**Questions:**
**1)** Reproduce the passage of the piece on "The Last Bonneville" running from "I have been" down to "had done it.".
**2)** Answer these questions from the piece on "The Last Bonneville":
(a) What car did the writer once have a chance to buy?
(b) In which person is "The Last Bonneville" narrated?
(c) According to the piece, what does Elon Musk make?

**Study text:**
+-------+

I have been writing about brandnames used in fiction. Now here comes one driving right into the title of Mr. Wilson's story. That's okay, I think. America is a country of cars and roads. If we could translate that word--America--it might mean "a nation of people on the road, on the move." Many of our cultural works have been about cars and driving and being on the road. I won't list any. You'll think of plenty on your own. I'll just add that I had a chance to buy a Bonneville once. I wish I had done it.
"The Last Bonneville" is a third-person narrative. That seems to me significant, for the two other major works so far in this issue, "A Ghost Story for Christmas" by Paul Cornell and "Night Fishing" by Caitlín R. Kiernan, are told in the first person and are, I think, somewhat autobiographical. Remember that the worm ouroboros, inverted and turned in upon itself, is rolling through the Cosmic Horror Issue. This story is told from a different point of view.
There are more brandnames and proper nouns in "The Last Bonneville," just as in previous stories: Maserati Ghibli, Elon Musk (a maker of both cars and rockets), Apollo Eight and its three astronauts, Borman, Lovell, and Anders. Two Kennedys, a Nixon, and another victim of an assassin's bullet, Martin Luther King. (Two out of the four of them sent men to the Moon. One of them went to the mountaintop.) There will be more. There will also be several meta-references. In other words, "The Last Bonneville" does not stand alone in its storytelling.

+-------+

**Source material:**

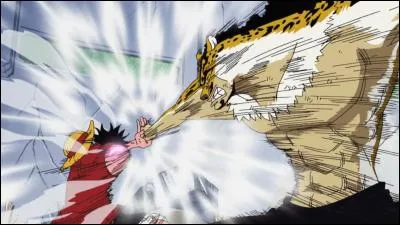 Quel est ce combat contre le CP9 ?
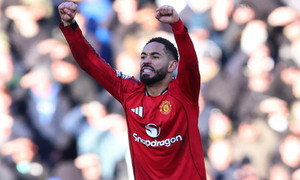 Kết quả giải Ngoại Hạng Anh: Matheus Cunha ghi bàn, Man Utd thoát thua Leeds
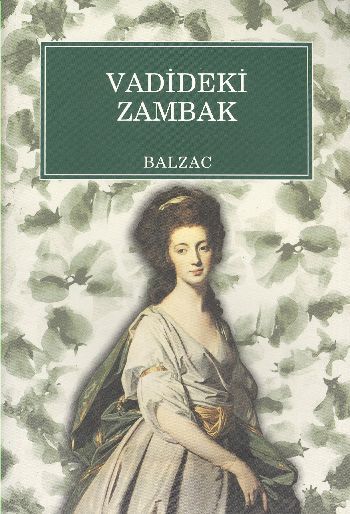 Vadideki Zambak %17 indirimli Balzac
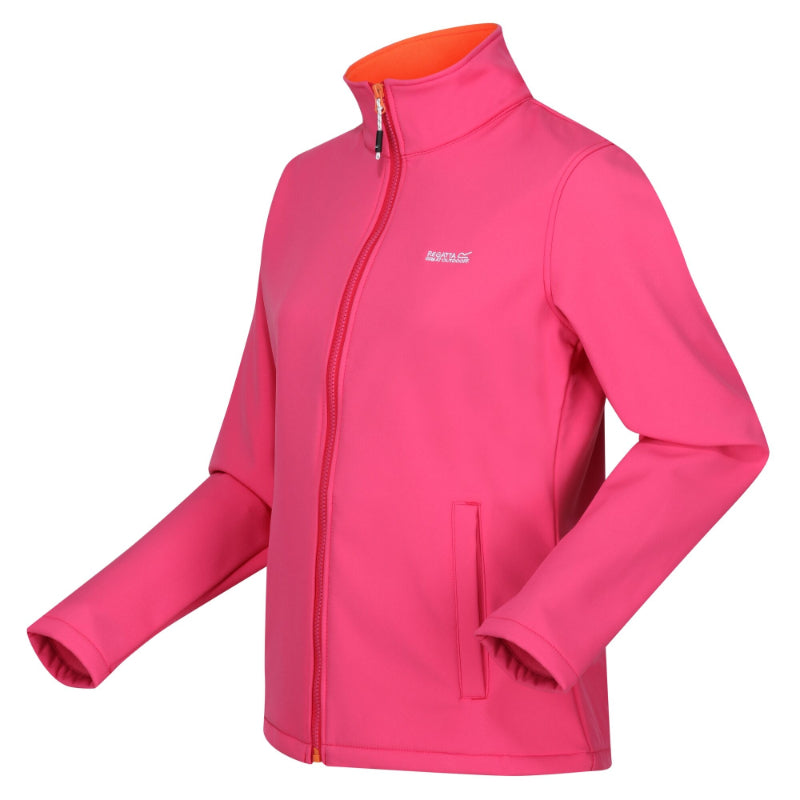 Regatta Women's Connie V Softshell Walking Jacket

+-------+

**Answers given:**
**1)**
I have been writing about brandnames used in fiction. Now here comes one driving right into the title of Mr. Wilson's story. That's okay, I think. America is a country of cars and roads. If we could translate that word--America--it might mean "a nation of people on the road, on the move." Many of our cultural works have been about cars and driving and being on the road. I won't list any. You'll think of plenty on your own. I'll just add that I had a chance to buy a Bonneville once. I wish I had done it.

**2)**
(a) The writer once had a chance to buy a Bonneville.
(b) "The Last Bonneville" is narrated in the third person.
(c) Elon Musk makes both cars and rockets.